--- Set problem ---
Can you pick up the passage below about the 2014 shooting of Michael Brown in Ferguson, not the listing, and continue it from its last sentence?

--- Passage to read ---
The August 2014 shooting of Michael Brown sparked nationwide outrage and closer looks into race relations in our country. The town of Ferguson, Missouri where this occurred is 66% black, with neighboring areas of similar racial makeup.

18 year-old Michael, a black man, was shot and killed by a white police officer after purportedly robbing a store. Footage from the store security cameras showed Michael taking several items from the store and confronting a store clerk. The police officer, Darren Wilson, responded to a police dispatch and found Michael and his friend walking down the street nearby. Wilson fired twelve bullets in total, all hitting the front of Michael.

Unusually, the grand jury was presented the case before the criminal investigation was completed. The majority white jury found Darren Wilson not guilty a few months later, in November 2014.

However, the prosecutor Rob McCulloch received much public criticism over his handling of the case. His father was a police officer and when Rob was a child he was shot and killed in a case with a black suspect. Many believed McCulloch to be impartial because of his personal history. After Wilson was acquitted, McCulloch publicly released thousands of pages of documents from the trial along with audio and video interviews and testimonies.

In early 2017, Director Jason Pollock debuted his film entitled “Stranger Fruit” at the South by Southwest Film Festival in Texas. The film includes a clip of a surveillance video released by the convenience store’s lawyer, apparently showing Michael trading cigarillos for marijuana. McCulloch responded to the film clip, calling the assertions “nonsense”. The clip was not released in 2014 when McCulloch made case information and documents public. He claims that it is “not relevant or material” to the case, and that is why it was never presented in court or released to the public.

--- Supplied data ---
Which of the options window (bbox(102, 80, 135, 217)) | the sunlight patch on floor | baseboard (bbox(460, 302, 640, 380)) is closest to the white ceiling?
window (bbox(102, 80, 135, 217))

--- Expected answer ---
The video appears to show Michael placing something on the counter. The clerk behind the counter picks it up, smells it, and then puts it back. Another clerk comes by and does the same. Then, a third clerk places a bag of what appears to be soda and packs of cigarillos on the counter in front of Michael. He picks it up, walks away, and can be seen speaking to the clerks before turning around and placing the bag back onto the counter. Footage shows a clerk taking a box of cigarillos out of the back and putting them back on the shelf. Then the bag is handed to another clerk and is moved off camera. Allegedly, the first item that Michael placed on the counter was marijuana, and he was bartering with the clerks for cigarillos. However, no one can confirm the presence of marijuana or a barter occurring, and the bag is quickly moved off camera.

Filmmaker Pollock asserts that if this video was released years ago, it would have countered the narrative that Michael robbed the store before he was killed. He stated that the store is known to be a place where people can buy marijuana, and that bartering for the drug is also common. McCulloch insists that the video was manipulated, some parts edited out in order to further a narrative of innocence. Nevertheless, the video is generating more backlash from the community and the nation, and Michael’s father has spoken out to say that he would like the case to be reopened.